In 10 anni è cambiato se non tutto, molto. La crisi (unita alla spinta tecnologica) ha ridisegnato il volto della manifattura italiana e non solo. A rivelarlo è l’approfondimento di Prometeia e Intesa Sanpaolo, che fotografa i cambiamenti avvenuti dal 2008 a oggi nel mercato del lavoro nel settore manifatturiero. I dati più clamorosi riguardano i profili e le competenze. Dall’inizio del periodo più buio degli ultimi decenni, infatti, il comparto ha perso il 9% degli operai: un decimo della forza lavoro artigiana e manifatturiera si è “volatilizzata”. Il picco si è registrato nel 2013, quando il calo ha raggiunto la cifra record di -13%. Tuttavia, di contro, è cresciuto il numero dei dirigenti, specialmente in alcuni ambiti. Innanzitutto nell’automotive, dove i “colletti bianchi” sono aumentati del 18,2%, mentre la forza lavoro è diminuita del 20%, ma anche nell’elettronica (+11,7%) e nella produzione dei materiali da costruzione (+4,4%). «Si osserva un riposizionamento della forza lavoro manifatturiera verso mansioni più qualificate nel periodo analizzato, soprattutto di tipo white collar. Sale infatti al 29,2% la percentuale di occupazione di tipo dirigenziale o professionale qualificata, dal 25,6% del 2008» si legge nel rapporto.

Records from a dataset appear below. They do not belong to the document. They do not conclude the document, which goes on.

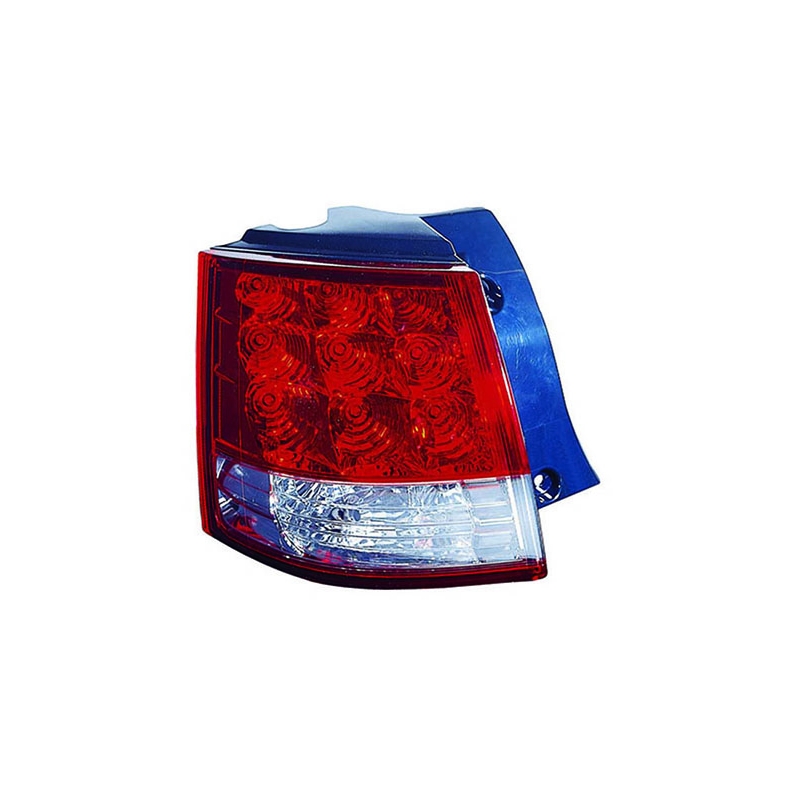 BLOC FEU EXTÉRIEUR ARRIÈRE GAUCHE LED WY21W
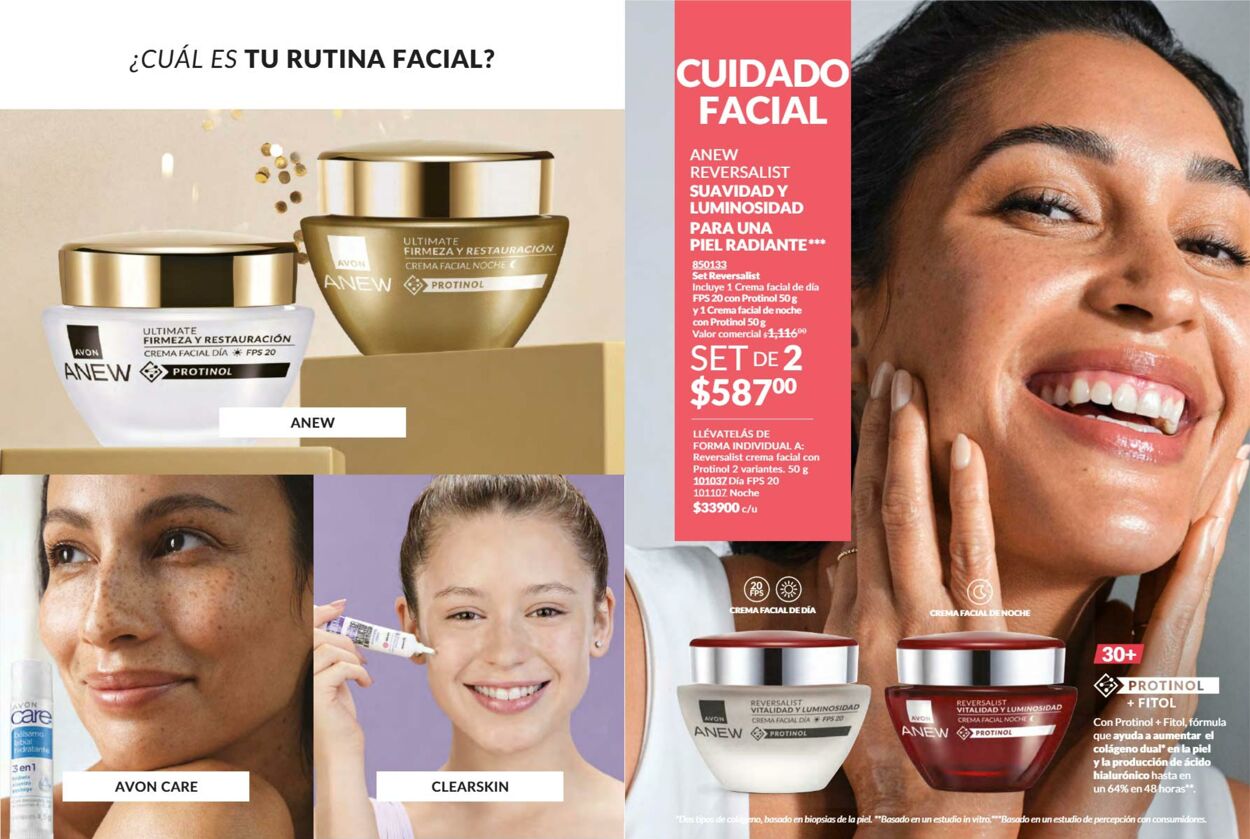 Catálogo Avon 02.01.2025 - 31.01.2025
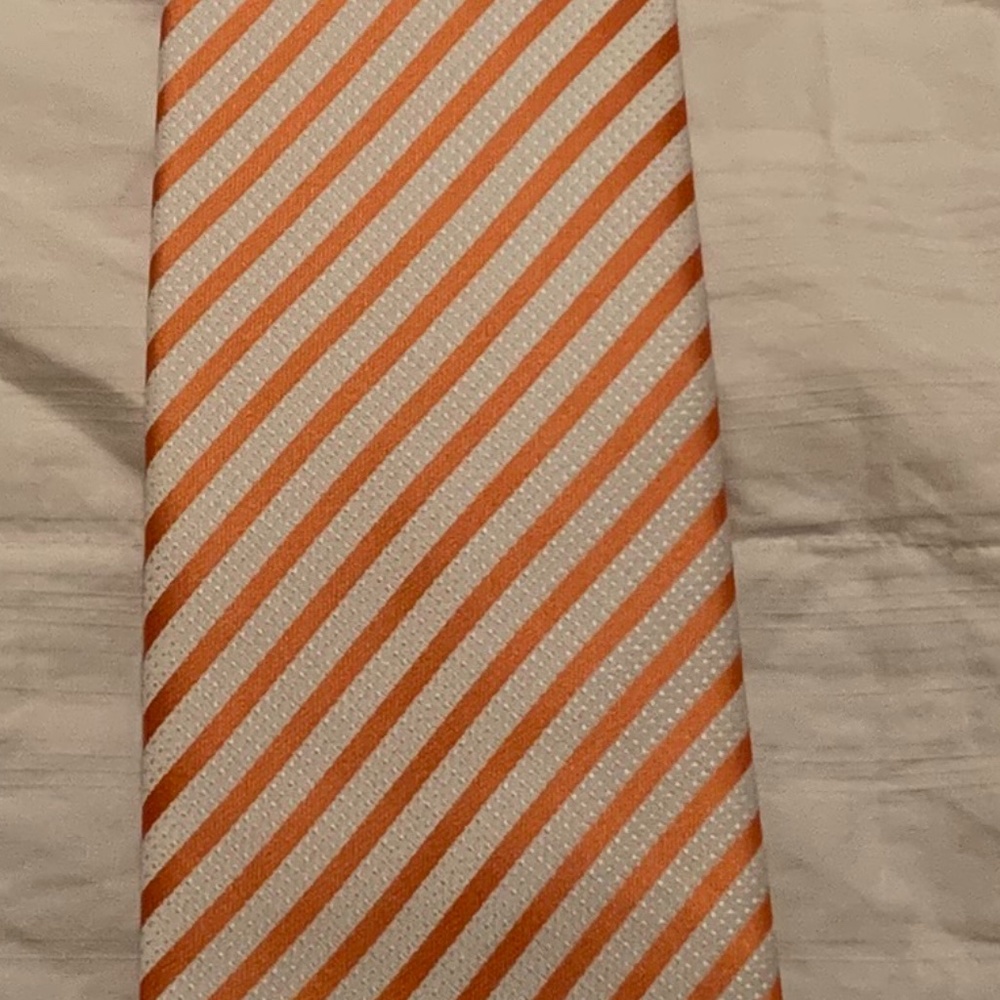 Men's Suit Tie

La manifattura italiana rimane “ricca” di operai

Tuttavia, c’è un settore che è in controtendenza: è quello alimentare e delle bevande. In questo caso, infatti, dal 2008 a oggi i profili a bassa qualifica sono cresciti del 4,9%, mentre quelli ad alta qualifica sono calati del 4,5%.
Nella manifattura italiana, comunque, la componente preponderante resta quella operaia e artigiana qualificata, che vale il 34,9% dell’intera occupazione manifatturiera italiana: è la percentuale più alta rispetto ai competitor europei.